What on Earth went wrong with the Federal response to this disaster?

I don’t know. But it looks to me like the planners made the mistake of planning for the worst-case scenario.

The worst case, of course, was that the hurricane didn’t deviate from its expected path or intensity, that it sent Lake Ponchatrain over the levees and destroyed the levees themselves, that it sent a rushing wall of water throughout the city destroying everything in its path, and that it left very few survivors outside the Superdome and a few high-rises built to stand up to it.

Level of immediate Federal response, particularly supplies and military police, that would have done any good whatsoever: a small fraction of what’s actually needed now.

The other expected possible case would be that the levees held and the area would be slowly rebuilt. No one seems to have anticipated the possibility that a hurricane would hit with just enough force to cause the levees to break a full day later and leave hundreds of thousands of survivors trapped by water that has nowhere to go.

No one at any level of government, in the media, or anywhere else showed any sign after the storm passed of expecting anything to happen other than ordinary disaster relief. No one that I’ve seen, for instance, suggested that evacuation should resume immediately after the storm passed.

Does this fully excuse the Administration? Not really. It is well-known that there are a lot of people around the world that would love nothing better than to set off a nuclear weapon on US soil. The military has done an admirable job of preventing that thus far, but there’s still a non-zero chance at any given time that someone, somewhere could pull it off.

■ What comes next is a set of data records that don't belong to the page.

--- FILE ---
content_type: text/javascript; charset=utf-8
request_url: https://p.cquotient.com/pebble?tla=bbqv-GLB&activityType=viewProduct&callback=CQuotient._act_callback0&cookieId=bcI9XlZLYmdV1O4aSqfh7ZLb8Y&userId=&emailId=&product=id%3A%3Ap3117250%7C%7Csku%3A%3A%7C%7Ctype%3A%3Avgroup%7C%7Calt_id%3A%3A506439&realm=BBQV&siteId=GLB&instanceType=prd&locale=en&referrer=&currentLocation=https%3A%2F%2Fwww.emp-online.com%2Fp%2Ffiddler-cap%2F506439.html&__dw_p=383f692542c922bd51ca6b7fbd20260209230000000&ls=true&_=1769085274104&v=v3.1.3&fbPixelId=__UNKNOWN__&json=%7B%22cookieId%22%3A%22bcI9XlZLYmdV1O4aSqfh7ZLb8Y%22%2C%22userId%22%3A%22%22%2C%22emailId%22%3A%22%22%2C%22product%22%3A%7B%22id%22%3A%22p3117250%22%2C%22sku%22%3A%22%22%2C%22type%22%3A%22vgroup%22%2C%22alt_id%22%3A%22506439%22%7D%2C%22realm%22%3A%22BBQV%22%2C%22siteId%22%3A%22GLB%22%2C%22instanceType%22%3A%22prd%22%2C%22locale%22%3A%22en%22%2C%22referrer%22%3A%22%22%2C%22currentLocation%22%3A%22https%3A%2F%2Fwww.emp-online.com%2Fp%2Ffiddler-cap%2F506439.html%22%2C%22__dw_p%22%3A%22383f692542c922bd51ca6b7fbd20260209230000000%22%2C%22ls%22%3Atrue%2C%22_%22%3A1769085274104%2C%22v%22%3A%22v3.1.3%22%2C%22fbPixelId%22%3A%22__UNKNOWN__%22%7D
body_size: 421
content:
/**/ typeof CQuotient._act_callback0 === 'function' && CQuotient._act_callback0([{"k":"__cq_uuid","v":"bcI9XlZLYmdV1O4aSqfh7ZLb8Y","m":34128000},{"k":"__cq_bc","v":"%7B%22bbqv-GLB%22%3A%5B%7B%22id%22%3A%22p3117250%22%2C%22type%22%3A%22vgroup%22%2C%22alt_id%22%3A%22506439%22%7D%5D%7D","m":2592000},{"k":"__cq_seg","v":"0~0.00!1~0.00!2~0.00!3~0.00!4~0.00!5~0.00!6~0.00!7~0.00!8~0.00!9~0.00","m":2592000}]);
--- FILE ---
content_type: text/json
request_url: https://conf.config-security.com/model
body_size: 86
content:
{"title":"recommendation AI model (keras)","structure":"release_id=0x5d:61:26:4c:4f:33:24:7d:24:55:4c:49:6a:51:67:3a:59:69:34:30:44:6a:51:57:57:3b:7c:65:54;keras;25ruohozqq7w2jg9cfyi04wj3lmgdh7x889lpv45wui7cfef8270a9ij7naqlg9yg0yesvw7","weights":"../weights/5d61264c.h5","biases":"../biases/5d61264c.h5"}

When that happens, the aftermath will involve hundreds of thousands (at least) of survivors cut off, in dangerous conditions, running out of food and water and needing immediate help. It’ll be worse than New Orleans because (a) there will be no warning and no evacuation beforehand, (b) a lot more of the survivors will need immediate, specialized medical care, and (c) the terrorists will almost certainly pick a more heavily populated place than New Orleans. And the response by the Homeland Security Administration and FEMA, if no changes are made, will be disastrously slow.

On second thought…

What started as a motley collection of geniuses stealing televisions and other utterly unusable electronics has turned into something unbelievably nasty.

Shooting at rescue workers, hospitals, helicopters, and anything else that enables those left in the area to survive and evacuate.

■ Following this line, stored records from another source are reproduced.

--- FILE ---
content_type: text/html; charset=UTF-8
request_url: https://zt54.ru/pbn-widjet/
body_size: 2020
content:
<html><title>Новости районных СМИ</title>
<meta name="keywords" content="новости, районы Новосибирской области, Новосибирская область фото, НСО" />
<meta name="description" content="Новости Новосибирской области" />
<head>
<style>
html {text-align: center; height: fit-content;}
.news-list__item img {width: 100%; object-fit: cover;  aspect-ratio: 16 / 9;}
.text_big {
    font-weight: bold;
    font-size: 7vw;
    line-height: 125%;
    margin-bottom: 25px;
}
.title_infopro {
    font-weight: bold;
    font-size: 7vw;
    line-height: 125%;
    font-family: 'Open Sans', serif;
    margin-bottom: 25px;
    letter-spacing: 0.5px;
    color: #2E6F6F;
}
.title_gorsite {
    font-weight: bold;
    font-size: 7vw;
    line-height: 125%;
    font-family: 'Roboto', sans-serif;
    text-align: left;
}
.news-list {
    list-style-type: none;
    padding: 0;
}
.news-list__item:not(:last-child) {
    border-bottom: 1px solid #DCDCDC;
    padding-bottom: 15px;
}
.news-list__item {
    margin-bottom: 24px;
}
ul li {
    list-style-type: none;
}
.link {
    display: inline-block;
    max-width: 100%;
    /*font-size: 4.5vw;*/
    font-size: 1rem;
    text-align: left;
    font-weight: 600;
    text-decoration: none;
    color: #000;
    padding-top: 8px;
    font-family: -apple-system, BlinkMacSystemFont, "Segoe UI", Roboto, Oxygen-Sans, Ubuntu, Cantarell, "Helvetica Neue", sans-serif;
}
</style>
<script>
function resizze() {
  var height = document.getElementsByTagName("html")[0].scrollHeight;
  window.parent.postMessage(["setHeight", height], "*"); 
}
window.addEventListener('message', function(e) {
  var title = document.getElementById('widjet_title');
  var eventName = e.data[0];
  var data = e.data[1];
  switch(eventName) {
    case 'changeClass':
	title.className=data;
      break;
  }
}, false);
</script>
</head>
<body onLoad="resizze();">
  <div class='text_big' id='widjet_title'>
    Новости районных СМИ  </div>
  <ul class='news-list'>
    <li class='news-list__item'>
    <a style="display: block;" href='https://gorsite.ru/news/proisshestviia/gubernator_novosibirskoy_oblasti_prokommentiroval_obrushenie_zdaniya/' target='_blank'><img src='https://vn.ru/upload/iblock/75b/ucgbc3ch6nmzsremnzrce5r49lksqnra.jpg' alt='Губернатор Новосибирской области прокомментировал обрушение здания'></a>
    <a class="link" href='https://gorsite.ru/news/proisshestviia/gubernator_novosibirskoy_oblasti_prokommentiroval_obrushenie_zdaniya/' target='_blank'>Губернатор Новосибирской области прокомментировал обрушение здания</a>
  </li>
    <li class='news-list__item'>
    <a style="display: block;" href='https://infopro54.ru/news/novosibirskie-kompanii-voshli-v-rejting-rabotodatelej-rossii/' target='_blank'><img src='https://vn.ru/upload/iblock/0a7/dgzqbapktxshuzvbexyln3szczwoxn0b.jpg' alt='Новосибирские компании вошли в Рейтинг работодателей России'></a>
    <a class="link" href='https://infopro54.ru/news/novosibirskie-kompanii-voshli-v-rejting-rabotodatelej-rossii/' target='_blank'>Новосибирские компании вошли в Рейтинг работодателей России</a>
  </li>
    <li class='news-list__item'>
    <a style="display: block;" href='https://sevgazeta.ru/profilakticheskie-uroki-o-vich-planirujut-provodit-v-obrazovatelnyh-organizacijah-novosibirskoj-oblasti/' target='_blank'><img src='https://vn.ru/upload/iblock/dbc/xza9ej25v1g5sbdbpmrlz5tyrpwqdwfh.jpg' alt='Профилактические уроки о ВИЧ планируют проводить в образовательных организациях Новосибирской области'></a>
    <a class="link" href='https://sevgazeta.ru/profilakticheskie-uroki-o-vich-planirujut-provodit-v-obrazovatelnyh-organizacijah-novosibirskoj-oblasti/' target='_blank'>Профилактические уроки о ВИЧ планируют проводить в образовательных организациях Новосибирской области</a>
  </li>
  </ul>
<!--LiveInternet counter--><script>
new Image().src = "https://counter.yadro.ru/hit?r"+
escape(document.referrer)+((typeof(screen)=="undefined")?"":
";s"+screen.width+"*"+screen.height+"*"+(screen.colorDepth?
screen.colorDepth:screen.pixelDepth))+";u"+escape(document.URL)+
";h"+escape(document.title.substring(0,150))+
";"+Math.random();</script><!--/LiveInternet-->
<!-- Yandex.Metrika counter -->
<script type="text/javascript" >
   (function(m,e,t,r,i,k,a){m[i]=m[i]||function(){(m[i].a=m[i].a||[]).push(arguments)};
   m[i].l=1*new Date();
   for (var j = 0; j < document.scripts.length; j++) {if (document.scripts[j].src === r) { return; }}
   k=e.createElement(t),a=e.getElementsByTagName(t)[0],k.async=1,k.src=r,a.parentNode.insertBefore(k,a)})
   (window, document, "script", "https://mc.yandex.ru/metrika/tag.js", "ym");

So much for the grey area. This isn’t people putting their own survival ahead of abstract property rights, or even putting their own survival ahead of the survival of others. This is people dooming others to a nasty, lingering death as their apparent main purpose; their own survival is often irrelevant.

This is very much like the “insurgency” that has plagued Iraq for the last couple of years, although radical Islam or misguided nationalism probably doesn’t have much to do with it in this case. So what does?

Perhaps these are the same predators that spent decades degrading the city to the state it was in before the hurricane.

Whatever their motivation, the authorities now face two additional challenges. Getting their victims out of the area under fire, and making sure that the predators are not rescued and released. Freeing the predators from the city would allow them to infest and terrorize other communities, and even frighten away those in other states who might otherwise take in honest refugees.

It’s looking like a flat-out military operation is called for, and on a much shorter timescale than the one underway in Iraq.